- **Work request**
What you print should match the entries exactly, only without the pictures.

- **Material to process**
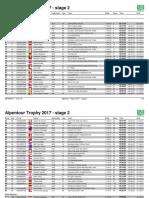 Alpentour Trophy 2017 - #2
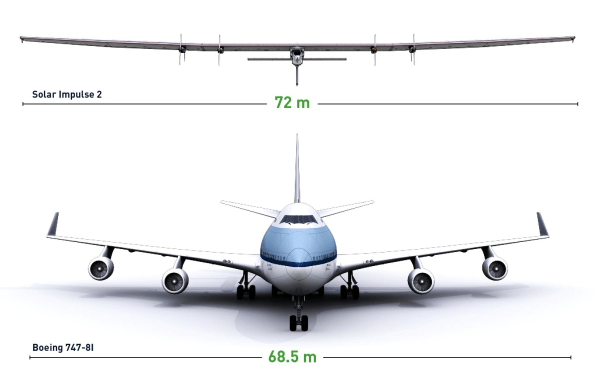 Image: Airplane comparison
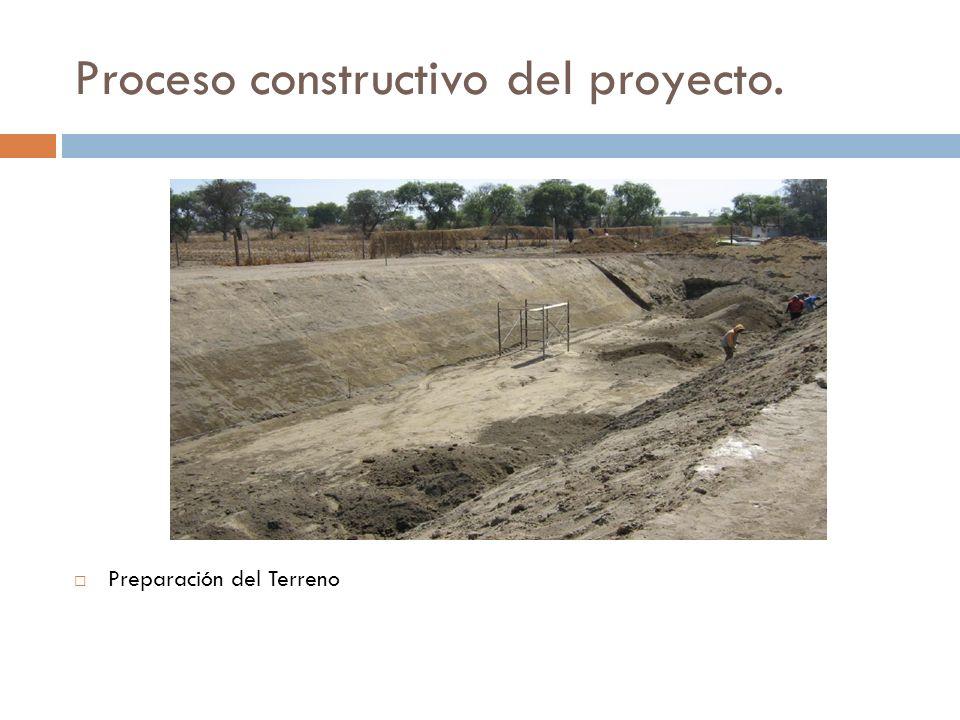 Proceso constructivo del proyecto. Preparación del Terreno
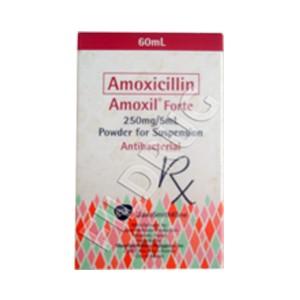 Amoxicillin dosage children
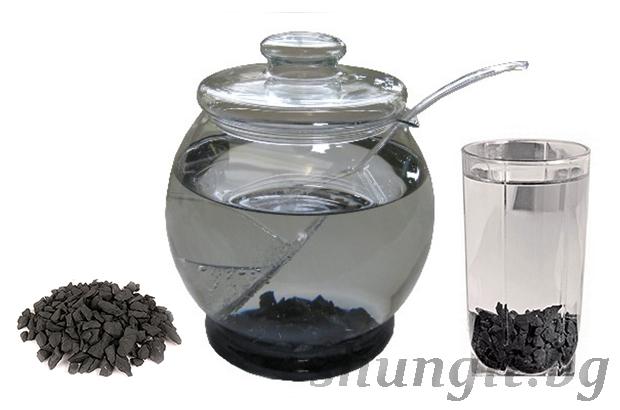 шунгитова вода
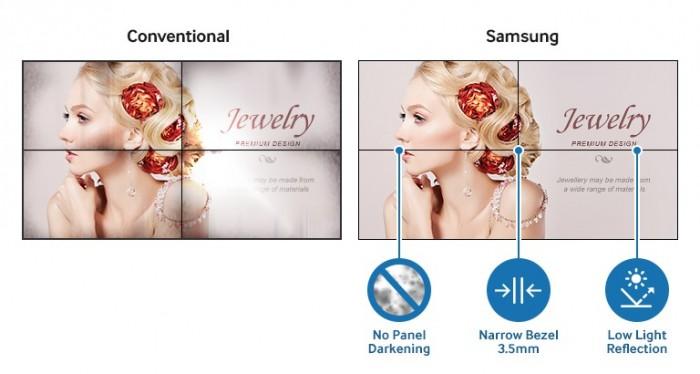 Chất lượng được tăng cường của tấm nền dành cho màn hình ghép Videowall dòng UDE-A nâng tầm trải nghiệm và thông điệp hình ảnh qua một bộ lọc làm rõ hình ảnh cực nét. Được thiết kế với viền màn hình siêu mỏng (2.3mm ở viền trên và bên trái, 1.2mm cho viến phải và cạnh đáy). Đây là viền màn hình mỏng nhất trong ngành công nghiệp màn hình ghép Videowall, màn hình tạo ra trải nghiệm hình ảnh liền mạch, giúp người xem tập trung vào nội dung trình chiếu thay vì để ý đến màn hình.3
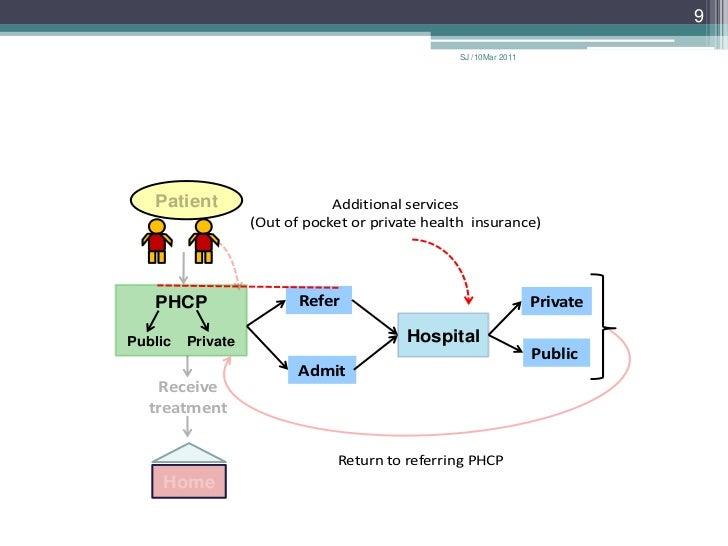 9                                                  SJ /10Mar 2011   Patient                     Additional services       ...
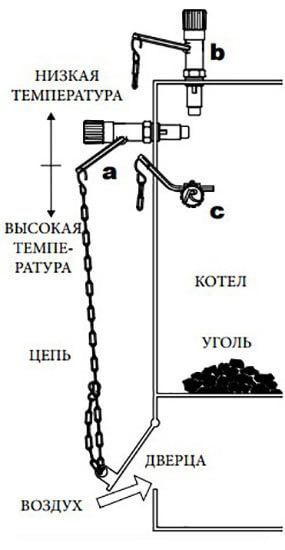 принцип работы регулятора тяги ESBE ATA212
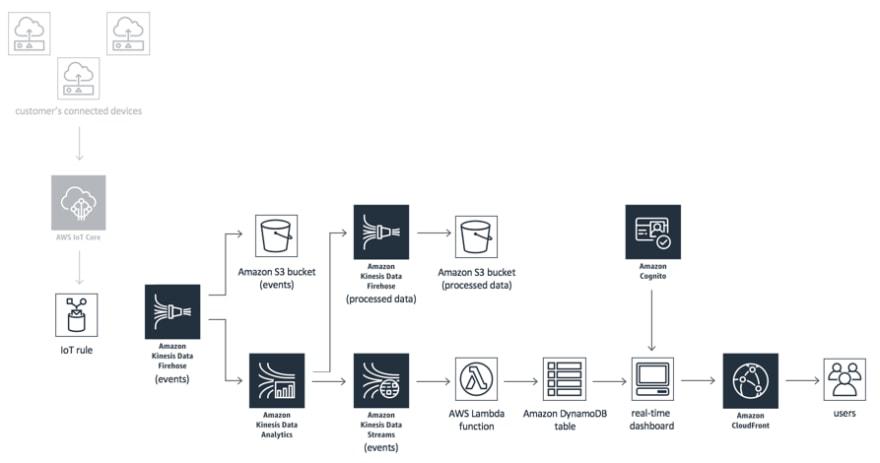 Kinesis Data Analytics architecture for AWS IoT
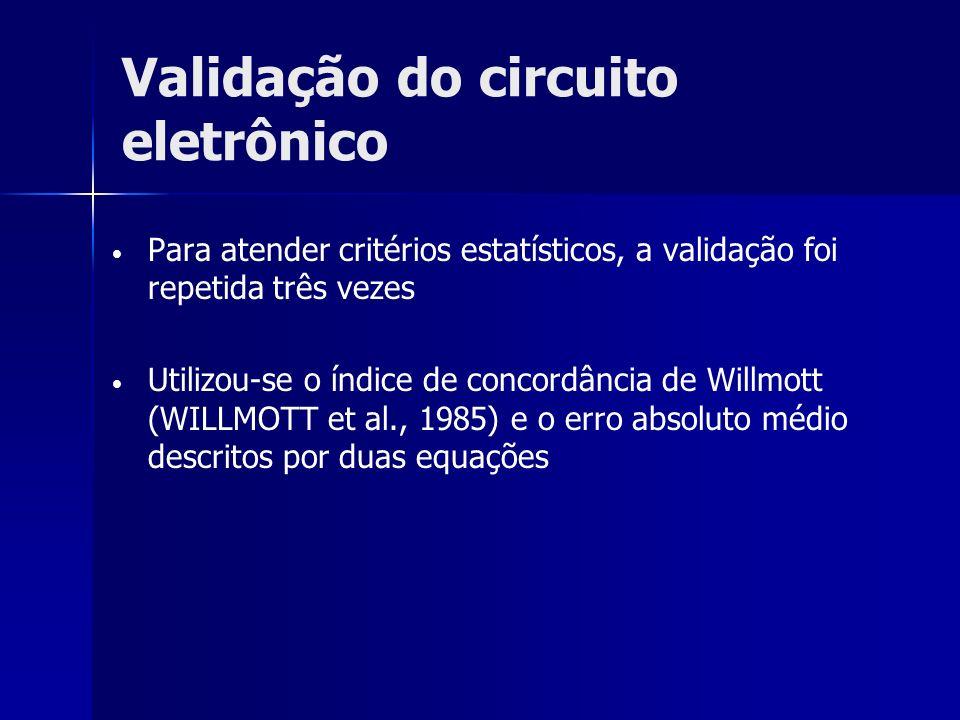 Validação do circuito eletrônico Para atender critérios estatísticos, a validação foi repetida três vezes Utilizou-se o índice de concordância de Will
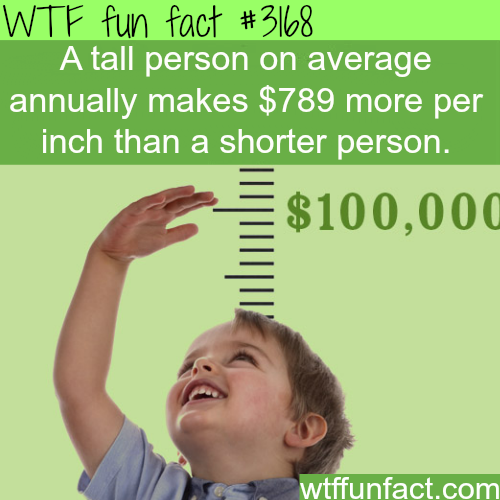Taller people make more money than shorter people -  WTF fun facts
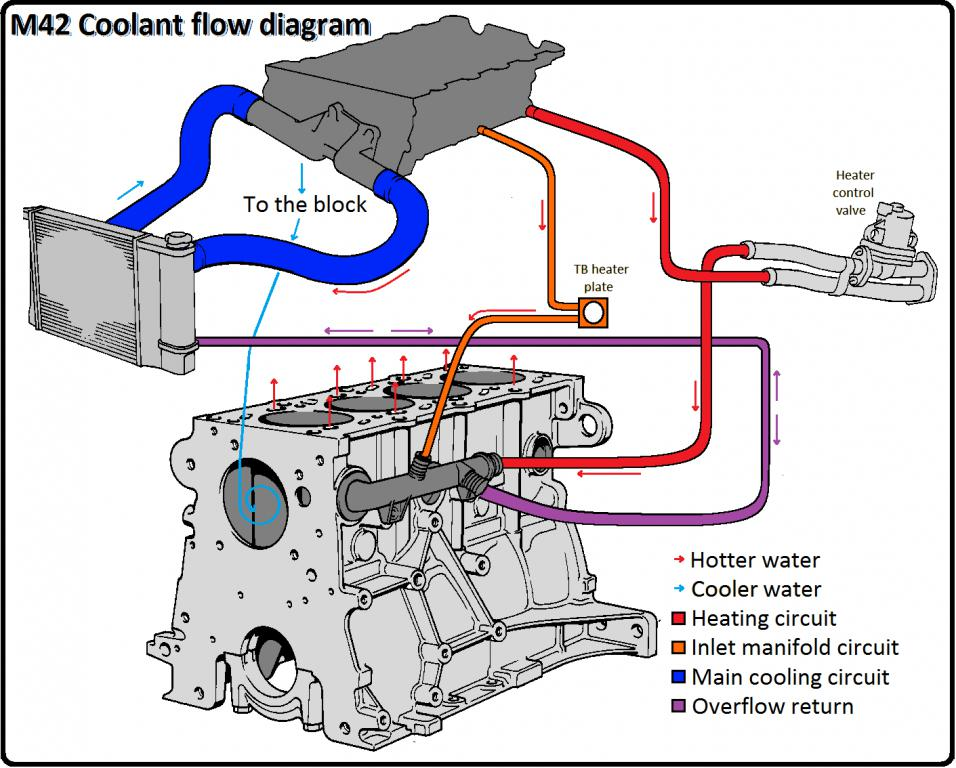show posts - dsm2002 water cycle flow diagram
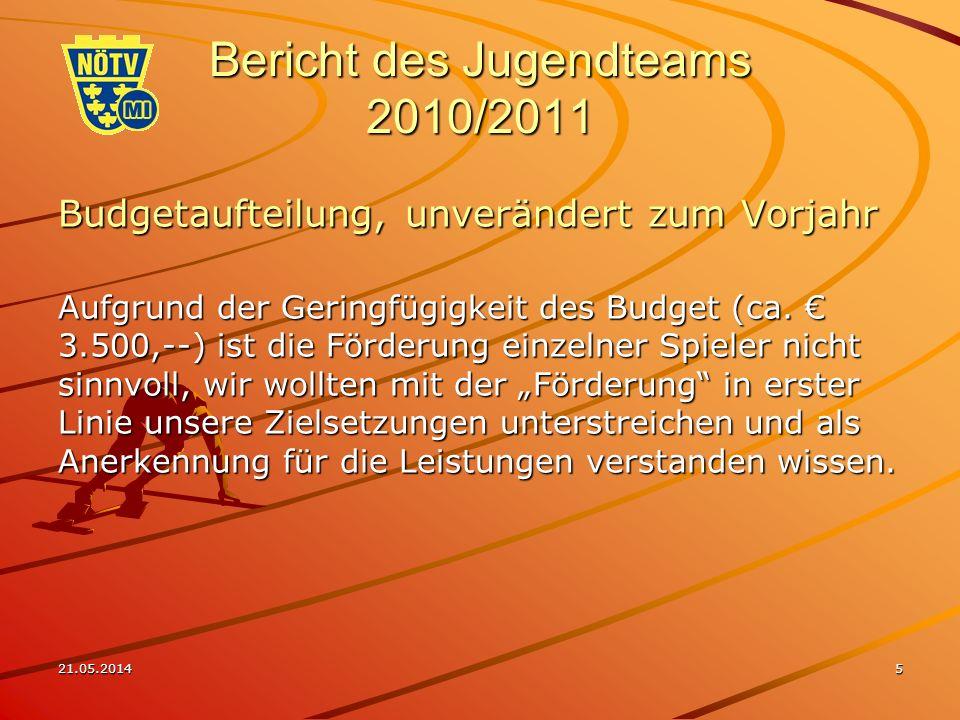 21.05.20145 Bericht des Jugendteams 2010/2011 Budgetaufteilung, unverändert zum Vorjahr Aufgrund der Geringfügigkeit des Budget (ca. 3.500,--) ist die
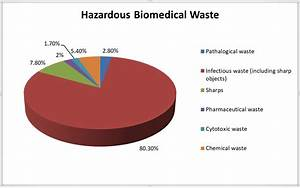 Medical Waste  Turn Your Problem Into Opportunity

- **Result for this exercise**
 Alpentour Trophy 2017 - #2
 Image: Airplane comparison
 Proceso constructivo del proyecto. Preparación del Terreno
 Amoxicillin dosage children
 шунгитова вода
 Chất lượng được tăng cường của tấm nền dành cho màn hình ghép Videowall dòng UDE-A nâng tầm trải nghiệm và thông điệp hình ảnh qua một bộ lọc làm rõ hình ảnh cực nét. Được thiết kế với viền màn hình siêu mỏng (2.3mm ở viền trên và bên trái, 1.2mm cho viến phải và cạnh đáy). Đây là viền màn hình mỏng nhất trong ngành công nghiệp màn hình ghép Videowall, màn hình tạo ra trải nghiệm hình ảnh liền mạch, giúp người xem tập trung vào nội dung trình chiếu thay vì để ý đến màn hình.3
 9                                                  SJ /10Mar 2011   Patient                     Additional services       ...
 принцип работы регулятора тяги ESBE ATA212
 Kinesis Data Analytics architecture for AWS IoT
 Validação do circuito eletrônico Para atender critérios estatísticos, a validação foi repetida três vezes Utilizou-se o índice de concordância de Will
Taller people make more money than shorter people -  WTF fun facts
show posts - dsm2002 water cycle flow diagram
 21.05.20145 Bericht des Jugendteams 2010/2011 Budgetaufteilung, unverändert zum Vorjahr Aufgrund der Geringfügigkeit des Budget (ca. 3.500,--) ist die
 Medical Waste  Turn Your Problem Into Opportunity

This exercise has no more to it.